= TEXT PASSAGE =
****************

Those who disagreed that CM should be taught in schools (15 %) did so because they did not believe any mathematics had been found in PNG culture that was worth teaching in high schools. For example, when asked if mathematics from traditional culture should be included in the secondary curriculum, the response from one of the interviewees was: “If there is any maths that has been found in PNG (culture), then it’s okay”. Even though eighty-three percent disagreed that teachers should teach only the mathematics that was prescribed in the syllabus and textbooks and ninety four percent agreed that teachers should show examples of how mathematics was used in a cultural context, the observations suggest that in reality the prescribed mathematics is the only mathematics that most of them teach.

Teacher Beliefs about Mathematics Learning
Statements about mathematics learning sought to establish whether PNG teachers believed that mathematics could be learnt outside of the official systems of mathematics learning, particularly in a traditional cultural context.

Ninety-one percent of the teachers believed mathematics could be learnt by participating in traditional cultural activities and another ninety-one percent agreed that mathematics could be learnt ‘out-of–school’, with the majority (94%) disagreeing that mathematics is learnt in schools only or that it is found in mathematics textbook only (92 %).

The result that almost all the teachers believed mathematics could be learnt in a cultural context, for example, by taking part in traditional cultural activities, such as fishing or building traditional houses, was surprising. It was surprising because mathematics is associated with schools and school mathematics exercises almost always give examples of applications of mathematics in activities associated with ‘western’ culture or a modernised society with hardly any examples of mathematics associated with traditional cultural activities.

The most likely explanation for these results is related to the home backgrounds of the teachers in the sample. Because ninety percent of the PNG population live in rural areas where traditional practices and activities are the norm, most of the teachers would have experienced this lifestyle. For most, their first experiences of mathematics would have probably been with activities which involved counting in their own languages, measuring the length of a pandanus floor for the house, using a rope or cutting out a round cricket sized ball from the cylindrically shaped soft tissue that forms the inside of a fern.

Research elsewhere on children’s mathematical knowledge shows that mathematics is acquired outside of the structured systems of mathematics learning, for example, in every day activities out of school, at work, in the street or informally (Nunes, 1992). These results show that PNG teachers are culturally aware.

****************

= DATA PROVIDED =

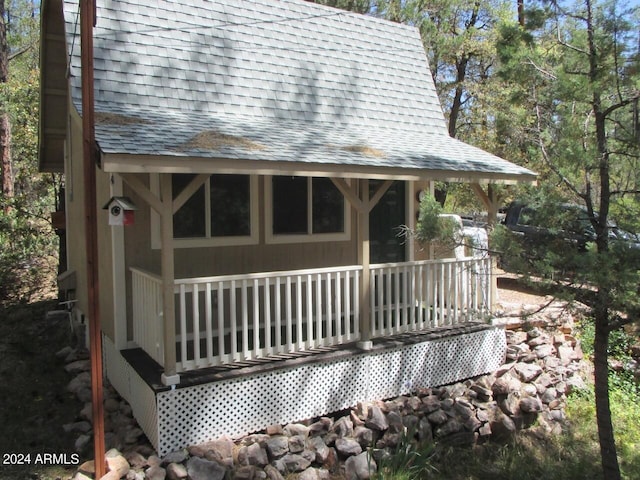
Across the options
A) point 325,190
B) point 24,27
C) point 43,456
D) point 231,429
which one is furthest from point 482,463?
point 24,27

****************

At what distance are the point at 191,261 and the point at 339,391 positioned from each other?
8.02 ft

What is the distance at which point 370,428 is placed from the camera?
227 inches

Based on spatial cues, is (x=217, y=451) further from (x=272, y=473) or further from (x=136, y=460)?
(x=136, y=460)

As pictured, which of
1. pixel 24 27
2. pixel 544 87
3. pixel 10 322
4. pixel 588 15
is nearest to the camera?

****************

= DIRECTIONS =
1. According to the passage on PNG teachers' beliefs about mathematics, what share of the PNG population lives in rural areas?
2. Carry on the passage on PNG teachers' beliefs about mathematics, starting after its last sentence.

= RESPONSES =
1. Ninety percent.

2.
Teacher Beliefs about the Nature of Mathematics
Previous studies of teacher conceptions about mathematics noted that views about the nature of mathematics fall into variations of an internal and external continuum (Dossey, 1992). External views regard mathematics as an externally existing body of knowledge, facts, principles and skills available in syllabi or curriculum material while internal views regard mathematics as a personally constructed or internal set of knowledge, where mathematics is a process or a creation of the mind. There is a third perspective which states that mathematical knowledge (facts, concepts and skills) results from social interaction that relies heavily on context (Dossey, 1992; Bishop, 1985 & 1988).

PNG teachers had differing views to the statements in this category. Responses to the statement: “Mathematics consists of a body of knowledge whose truths should be questioned” showed that 68 % of the teachers agreed or strongly agreed while only 19% disagreed or strongly disagreed (13% not sure), seeming to indicate that a lot of the teachers had strong internally oriented views. The picture becomes more revealing when one considers the responses to the other items in this category. For example, in response to the statement: “School mathematics is made up of abstract concepts and ideas which are value free”, 45% agreed or strongly agreed, 41% disagreed while 13% were not sure. In response to the statement: ‘Mathematics is culture free’ 39 % agreed, 36 % disagreed while 25 % had a ‘not sure’ response. The responses indicate that the number of teachers who hold internally oriented and externally oriented views is about equal (40 %).

The higher percentage of ‘not sure’ responses (25%) may be noted. This may indicate that the teachers are genuinely not sure whether, for example, mathematics is culture free because they have not been confronted with the issues dealing with mathematics and culture. More importantly, it may reflect the conflict that exists between their perceptions of mathematics and the mathematics they portray in class - usually one that is culture free.

The above results are also surprising as they show that a lot more PNG teachers than expected have strong internally oriented views about the nature of mathematics. Based on the writer’s experience as a mathematics student and then as a mathematics educator, mathematics in PNG (as elsewhere) is taught as an abstract and context free subject which does not seem to have any connection whatsoever with traditional culture (Kaleva, 1992). The classroom observations also confirm this.

Teacher Conceptions of School Mathematics (SM) and Cultural Mathematics (CM)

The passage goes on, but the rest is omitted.